Objective:
Count the lines in the records below that contain the word "woman", and reply with only that number.

Records for the task:

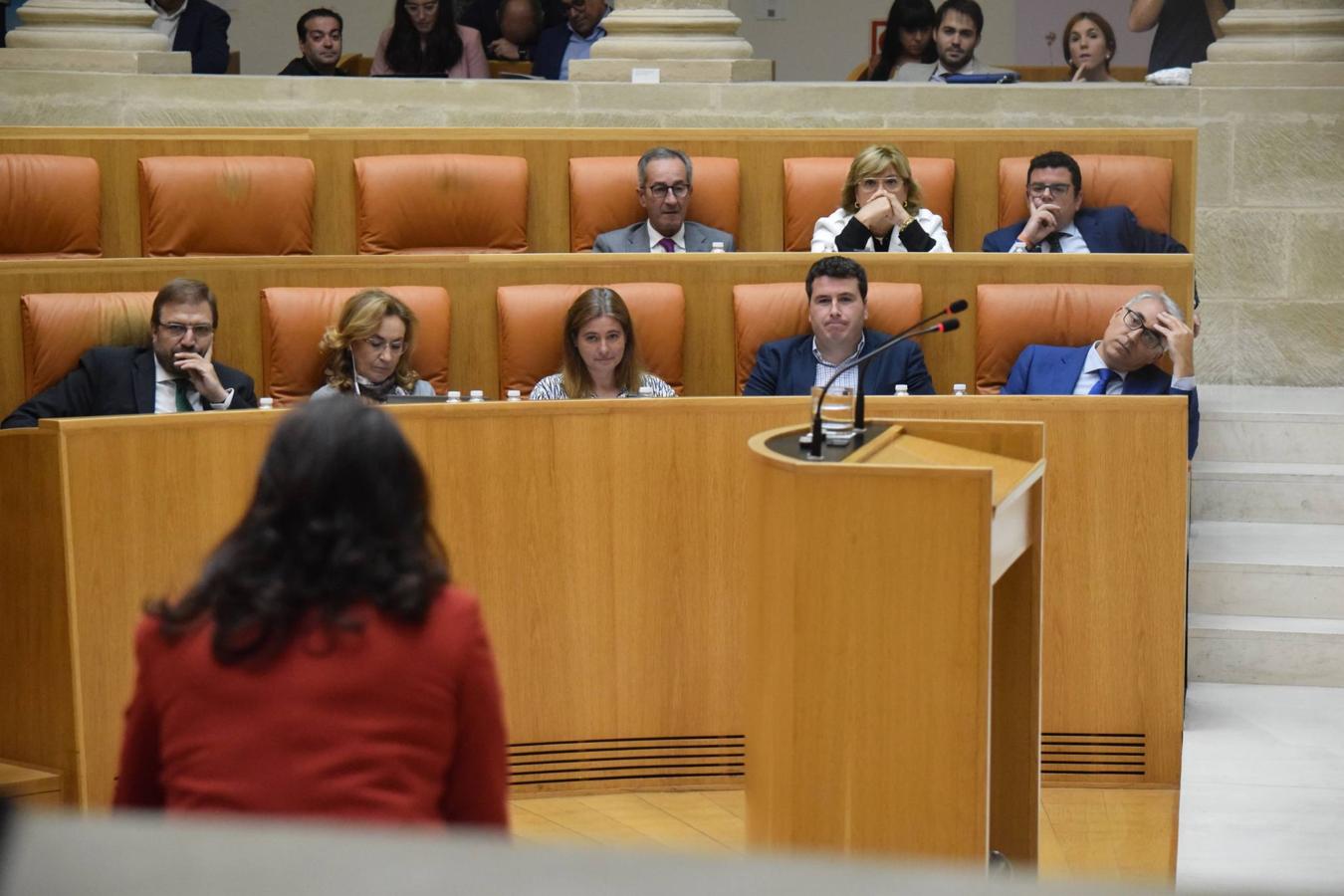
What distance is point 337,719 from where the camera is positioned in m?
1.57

...

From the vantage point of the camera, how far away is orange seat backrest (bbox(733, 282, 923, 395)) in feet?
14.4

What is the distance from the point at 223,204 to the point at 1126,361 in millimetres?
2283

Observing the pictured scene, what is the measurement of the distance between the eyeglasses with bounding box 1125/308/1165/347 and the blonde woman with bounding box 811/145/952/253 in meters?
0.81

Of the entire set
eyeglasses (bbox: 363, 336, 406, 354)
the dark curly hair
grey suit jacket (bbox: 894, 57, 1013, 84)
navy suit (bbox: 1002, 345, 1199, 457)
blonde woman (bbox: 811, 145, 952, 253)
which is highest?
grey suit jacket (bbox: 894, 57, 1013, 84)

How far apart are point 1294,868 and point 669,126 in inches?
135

Final answer:
2